***** Text segment
NFS

Dan Merillat (Dan.Merillat@ao.net)
Tue, 5 Mar 1996 19:25:07 -0500 (EST)


Ok, I have a problem with NFS... I.E. if the nfs server crashes, then
all linux boxes using have to be rebooted to use it again.

client# mount server:/usr/local/other /usr/local/other
client# cd /usr/local/other
client# ls
.....
server# Aiee! ... and dies
client# ls

and the client hangs forever on waiting for disk state.
(should timeout, at least)

Ok, server is back up, I killed the session on client (the shell, ls is
now effectivly toast)

client# mount server:/usr/local/other /usr/local/other
mount: server:/usr/local/other allready mounted or /usr/local/other busy
client# umount /usr/local/other
umount: server:/usr/local/art: device is busy
client# mount -o remount /usr/local/other
aha, sucess!
client# cd /usr/local/other
client# ls
and it hangs.
server _IS_ up.

1) Umount of NFS should allways work, regardless of in use or not.
2) Anything on NFS mounted partitons can get it dropped out from under them,
without hanging the machine (EIO or similar)
3) Remount of NFS partition should re-contact the server and really
re-establish the connection, instead of just returning sucess.
**********
***** Exercise input
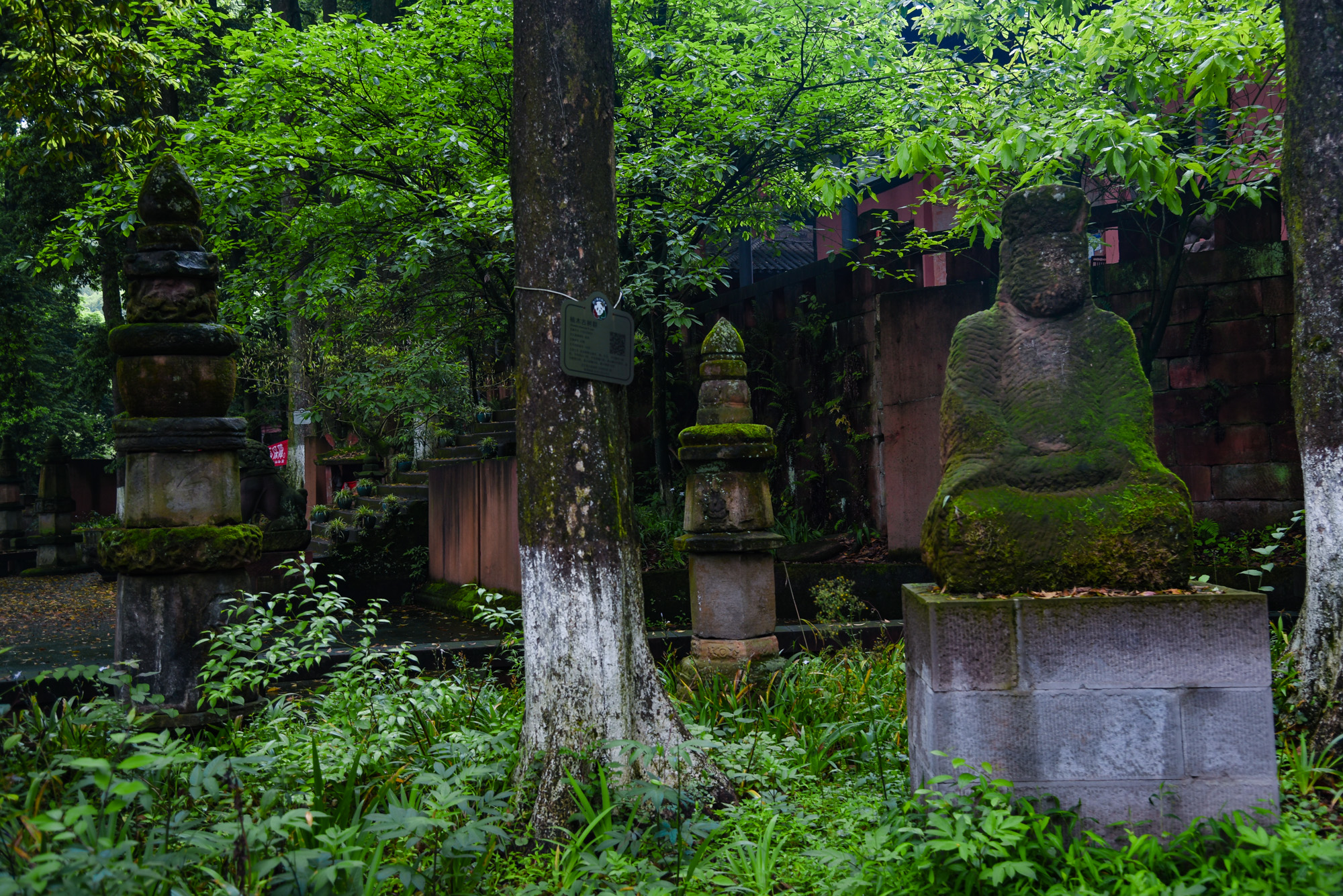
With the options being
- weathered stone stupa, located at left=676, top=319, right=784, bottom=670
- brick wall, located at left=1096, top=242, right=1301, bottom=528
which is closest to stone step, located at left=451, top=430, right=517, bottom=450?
weathered stone stupa, located at left=676, top=319, right=784, bottom=670

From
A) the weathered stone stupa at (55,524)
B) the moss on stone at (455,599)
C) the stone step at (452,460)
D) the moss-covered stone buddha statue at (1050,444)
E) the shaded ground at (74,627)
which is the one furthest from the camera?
the weathered stone stupa at (55,524)

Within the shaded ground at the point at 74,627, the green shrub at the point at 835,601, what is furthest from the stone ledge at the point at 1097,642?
the shaded ground at the point at 74,627

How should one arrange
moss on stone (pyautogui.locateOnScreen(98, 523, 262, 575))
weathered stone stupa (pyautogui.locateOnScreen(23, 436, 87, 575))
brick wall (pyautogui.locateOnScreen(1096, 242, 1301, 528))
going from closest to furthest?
moss on stone (pyautogui.locateOnScreen(98, 523, 262, 575))
brick wall (pyautogui.locateOnScreen(1096, 242, 1301, 528))
weathered stone stupa (pyautogui.locateOnScreen(23, 436, 87, 575))

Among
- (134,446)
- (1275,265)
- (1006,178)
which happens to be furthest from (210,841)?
(1275,265)

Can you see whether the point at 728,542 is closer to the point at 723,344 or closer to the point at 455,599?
the point at 723,344

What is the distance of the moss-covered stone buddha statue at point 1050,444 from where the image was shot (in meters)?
3.32

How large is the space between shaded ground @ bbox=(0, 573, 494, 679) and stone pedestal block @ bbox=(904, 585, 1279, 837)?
5.28m

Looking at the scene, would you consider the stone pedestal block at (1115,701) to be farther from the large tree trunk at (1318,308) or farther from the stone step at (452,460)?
the stone step at (452,460)

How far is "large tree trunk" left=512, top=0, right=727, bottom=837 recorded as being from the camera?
3.48 metres

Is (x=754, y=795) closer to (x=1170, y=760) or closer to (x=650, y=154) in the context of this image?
(x=1170, y=760)

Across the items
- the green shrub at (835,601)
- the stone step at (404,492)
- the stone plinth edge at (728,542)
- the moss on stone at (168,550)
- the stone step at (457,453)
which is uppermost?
the stone step at (457,453)

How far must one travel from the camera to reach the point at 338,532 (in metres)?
11.9

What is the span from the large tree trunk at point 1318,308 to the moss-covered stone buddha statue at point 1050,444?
123 cm

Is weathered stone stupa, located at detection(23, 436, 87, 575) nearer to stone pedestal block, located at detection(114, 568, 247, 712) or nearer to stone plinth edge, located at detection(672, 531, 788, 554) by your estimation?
stone pedestal block, located at detection(114, 568, 247, 712)
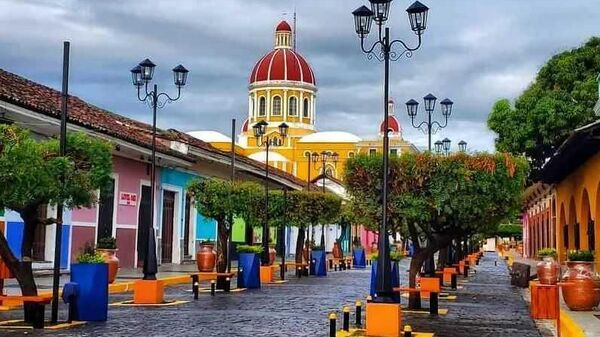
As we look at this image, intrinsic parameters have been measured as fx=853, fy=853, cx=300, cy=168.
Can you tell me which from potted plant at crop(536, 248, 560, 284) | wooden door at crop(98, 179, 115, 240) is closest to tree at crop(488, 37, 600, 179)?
potted plant at crop(536, 248, 560, 284)

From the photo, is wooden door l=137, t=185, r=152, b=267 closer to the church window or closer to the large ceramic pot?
the large ceramic pot

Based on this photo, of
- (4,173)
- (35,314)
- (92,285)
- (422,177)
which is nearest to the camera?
(4,173)

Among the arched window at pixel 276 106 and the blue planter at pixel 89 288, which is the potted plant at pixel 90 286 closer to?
the blue planter at pixel 89 288

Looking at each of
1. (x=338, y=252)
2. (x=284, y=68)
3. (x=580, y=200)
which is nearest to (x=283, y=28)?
(x=284, y=68)

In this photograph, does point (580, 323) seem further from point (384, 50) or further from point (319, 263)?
point (319, 263)

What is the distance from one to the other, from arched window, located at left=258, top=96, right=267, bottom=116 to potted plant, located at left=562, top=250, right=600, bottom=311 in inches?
3213

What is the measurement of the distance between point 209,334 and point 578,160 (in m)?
14.8

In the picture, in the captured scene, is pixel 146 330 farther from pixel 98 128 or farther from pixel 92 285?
pixel 98 128

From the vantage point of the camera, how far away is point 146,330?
1227cm

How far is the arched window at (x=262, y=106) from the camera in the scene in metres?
97.1

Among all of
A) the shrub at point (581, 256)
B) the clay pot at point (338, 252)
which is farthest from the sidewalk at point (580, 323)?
the clay pot at point (338, 252)

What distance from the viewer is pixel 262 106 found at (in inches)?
3846

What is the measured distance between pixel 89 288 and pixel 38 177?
2210mm

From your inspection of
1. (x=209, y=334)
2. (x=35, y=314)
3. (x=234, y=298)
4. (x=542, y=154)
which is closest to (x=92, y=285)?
(x=35, y=314)
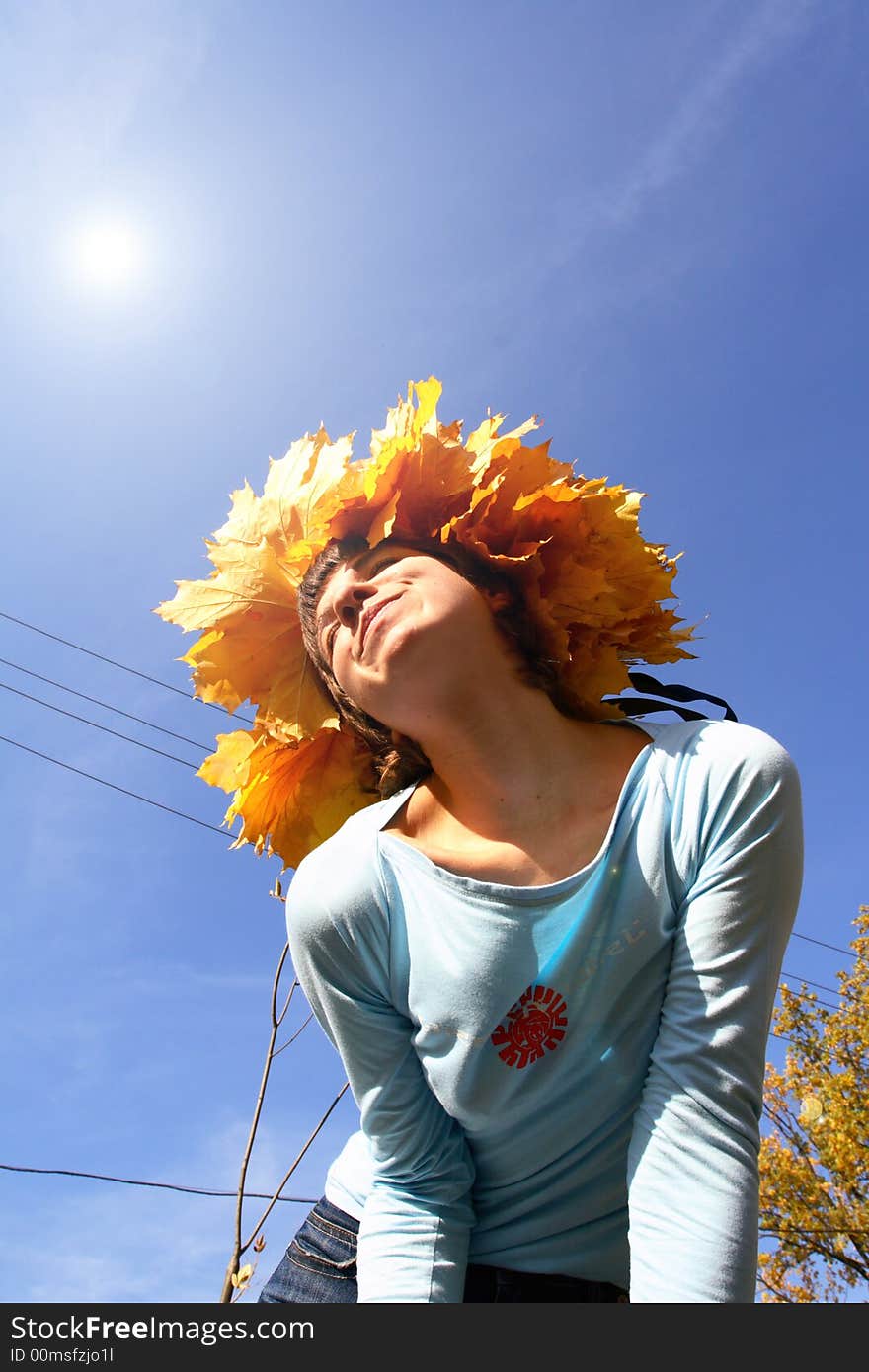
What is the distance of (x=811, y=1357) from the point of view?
**********
— Task instructions —
**a.** Reproduce the passage of the NFS post between "server# Aiee! ..." and "now effectivly toast)", inclusive.
**b.** How many lines of the rows contain the string "statue", matching case exactly? Reply with the number alone.

— Outputs in order —
**a.**
server# Aiee! ... and dies
client# ls

and the client hangs forever on waiting for disk state.
(should timeout, at least)

Ok, server is back up, I killed the session on client (the shell, ls is
now effectivly toast)

**b.** 3